What about flexibility for employers?
Well, one way of achieving flexibility in managing inconsistent workflows has been for employers to employ workers on a casual, "as required" basis, or to utilise agency temps or employees on "secondment".
Those options will remain but on 22 June the government announced planned law changes to secure "stronger protections" for casual and temporary workers.
It’s early days yet, but Cabinet papers give some cause for concern. While proposals for a code of practice and an education campaign for casuals and temps have merit, those calling for more powerful Labour Inspectors and statutory interference in so-called "triangular" temporary and secondment arrangements need more careful consideration.
The proposal concerning Labour Inspectors is essentially that casuals, who contend they are, legally, permanent employees, may ask a Labour Inspector to determine the issue. Clearly the government’s idea is to provide a no- or low-cost, low-level and speedy dispute resolution mechanism if the parties are unable to agree for themselves. In principle that’s a good thing.
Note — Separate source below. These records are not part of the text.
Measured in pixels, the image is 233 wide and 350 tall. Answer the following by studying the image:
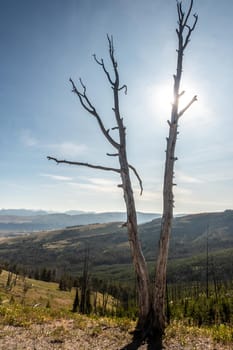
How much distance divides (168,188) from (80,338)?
6537 mm

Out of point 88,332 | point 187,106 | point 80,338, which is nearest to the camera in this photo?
point 80,338

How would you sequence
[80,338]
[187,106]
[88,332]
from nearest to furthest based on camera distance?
[80,338] < [88,332] < [187,106]

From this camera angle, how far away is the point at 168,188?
12852 mm

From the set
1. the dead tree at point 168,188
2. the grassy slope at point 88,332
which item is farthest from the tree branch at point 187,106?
the grassy slope at point 88,332

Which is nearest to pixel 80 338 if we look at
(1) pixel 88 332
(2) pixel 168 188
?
(1) pixel 88 332

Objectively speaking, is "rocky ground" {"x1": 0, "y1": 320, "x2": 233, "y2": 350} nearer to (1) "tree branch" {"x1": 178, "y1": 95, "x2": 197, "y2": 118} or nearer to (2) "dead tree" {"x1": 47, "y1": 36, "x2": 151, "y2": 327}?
(2) "dead tree" {"x1": 47, "y1": 36, "x2": 151, "y2": 327}

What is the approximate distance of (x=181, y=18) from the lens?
45.1 ft

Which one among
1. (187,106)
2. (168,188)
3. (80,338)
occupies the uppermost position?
(187,106)

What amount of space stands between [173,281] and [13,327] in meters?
201

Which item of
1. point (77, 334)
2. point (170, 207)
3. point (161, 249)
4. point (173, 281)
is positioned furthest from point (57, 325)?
point (173, 281)

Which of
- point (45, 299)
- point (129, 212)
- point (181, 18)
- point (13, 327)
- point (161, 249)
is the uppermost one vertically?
point (181, 18)

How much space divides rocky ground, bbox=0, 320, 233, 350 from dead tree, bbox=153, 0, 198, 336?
113 cm

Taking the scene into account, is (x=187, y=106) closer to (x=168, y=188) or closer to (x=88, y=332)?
(x=168, y=188)

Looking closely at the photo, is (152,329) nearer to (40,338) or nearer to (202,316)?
(40,338)
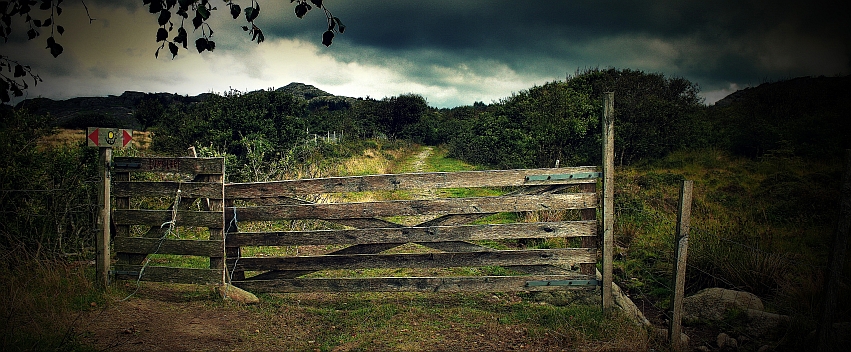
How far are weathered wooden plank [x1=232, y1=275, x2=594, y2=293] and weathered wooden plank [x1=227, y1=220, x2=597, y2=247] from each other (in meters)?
0.57

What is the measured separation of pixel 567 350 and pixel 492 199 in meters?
2.02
Yet we have a practical concern: that there is already a three-step dispute resolution process available to employees (and employers) under the Employment Relations Act – mediation, Authority investigation and finally litigation in the court. There is also the possibility of appeals to both the Court of Appeal and Supreme Court.
We don’t think it’s really necessary to add Labour Inspectors to the mix. Experience tells us that existing mediation and Authority processes work well, efficiently, and cost-effectively for most matters. And mediation is most effective when the parties have not yet formed a firm view, which they will tend to do if a Labour Inspector becomes involved in the first instance. So Labour Inspectors may be polarising and thus counter-productive.
Also, the prospect of having to debate a casual’s status four times before the court finally resolves the matter (subject to appeals) is likely to be a daunting one for most employers. If there’s an issue, it’s not one of access to justice, but better education about rights.
As to temporary and seconded employees, there are two proposals:
- that any collective (unionised) terms of employment in place between the employee’s union and the temporary "host" employer trump lesser individual terms, and
- apportionment of liability between the employee’s temporary "host" and his or her legal employer.
Proposal (1) clearly involves potentially greater costs for those supplying temporary workers, and so there will be a need for due diligence of relevant collective agreements as part of the contracting process. The impact on employment agencies, which will likely be the subject of select committee submissions, will need to be balanced against the social need for protection. Presumably temporary employee’s terms and conditions reflect the flexibility of the arrangement – for both parties.
Apportionment of liability between an employee’s employer and his or her temporary "host" employer raises some potentially difficult questions. This is essentially because, while the proposal appears based on the theory that there is a "triangular" relationship, no such relationship exists. There is no contract as between the temporary "host" employer and the employee, only as between employer and employee and employer and "host" employer.
In other words, the relationship is employee-employer-"host" employer, with only an indirect link between the employee and the "host" employer.
There is accordingly a question as to the basis on which the “host” employer could be liable to the employee. Liability could only be based on the contract as between the employers, but that is a commercial contract which the employment courts have no jurisdiction to enforce. How, therefore, is the allocation of risk under that contract to be accounted for in any apportionment exercise?
All of which adds up to uncertainty for employers – uncertainty as to the weight which can be placed on contractual indemnities – which may have a “chilling” effect on temporary arrangements and a lack of flexibility in the workplace.